[Steppes] roman standards
uilliacc
uilliacc at gmail.com
Mon Feb 2 15:39:47 PST 2009
I didn't mean to send this as an attachment--- here it is--
In looking at the glass and knowing that others were chalcedony, my
first guess would be that the globes were ground, not blown. Grinding a
solid chunk of glass into a sphere is not a difficult task and could be
accomplished in the same way a stone sphere is ground.

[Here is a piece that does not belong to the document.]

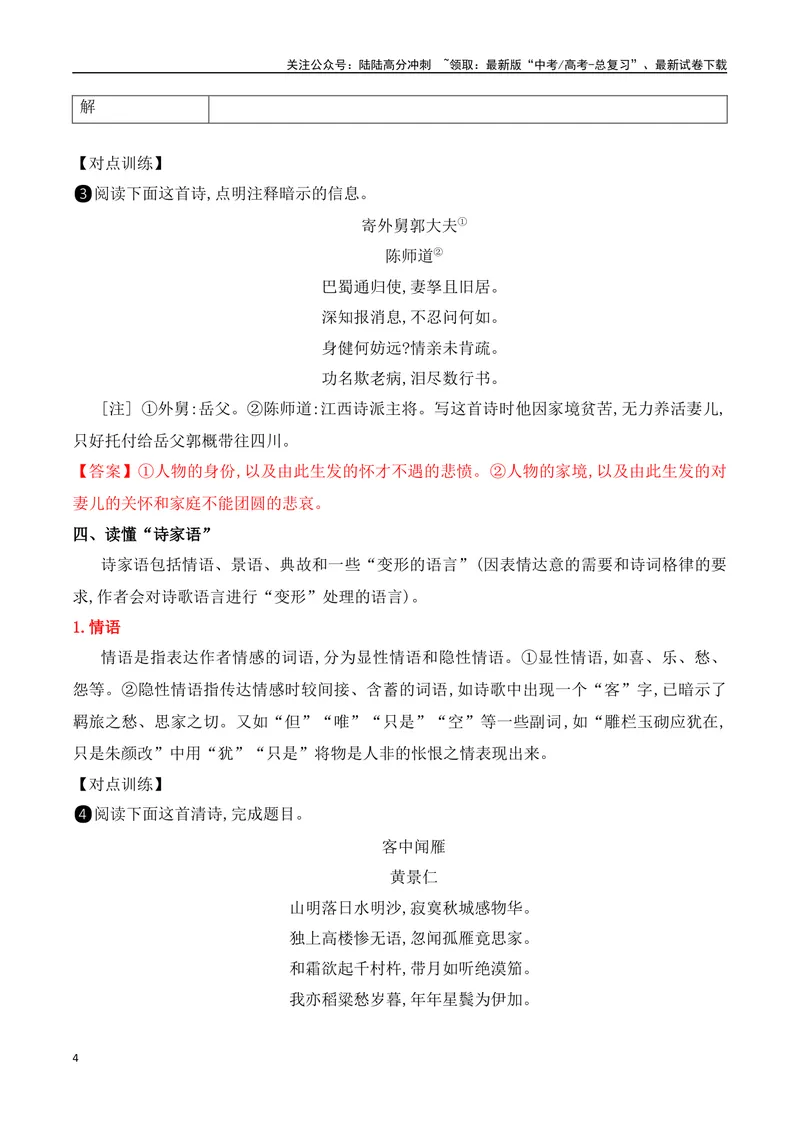 《01总体把握.五法快速读懂诗歌-（全国通用）_一轮复习_2024年_2024年高考语文一轮复习之古代诗歌阅读与默写（全国通用）_资料》第4页预览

Egyptian glass goes back along way, at least to 1250 BC
http://news.nationalgeographic.com/news/2005/06/0616_050616_egyptglass.html
although there are earlier examples of glass use and the ancients
treasured glass as much as jewels--
http://news.bbc.co.uk/2/hi/science/nature/5196362.stm
http://news.nationalgeographic.com/news/2006/12/061221-egypt-glass.html
uillecc
alkudsi at aol.com wrote:
A good glass blower can do marvelous things...and glass blowing is a
pretty old craft! First origin guesses are about 50 BC by the
Phoenicians. Romans had a very active glass blowing industry during the
Empire.
Although, truth be told, they were probably blown into a mold for
consistency in size. And Romans DID tend to use more molds than free
blown glass.
The island of Murano, in Venice, was the site of all glass blowers in
Venice from 1291, where they were forcably relocated to reduce danger to
others.
I love finding out absolutely useless facts!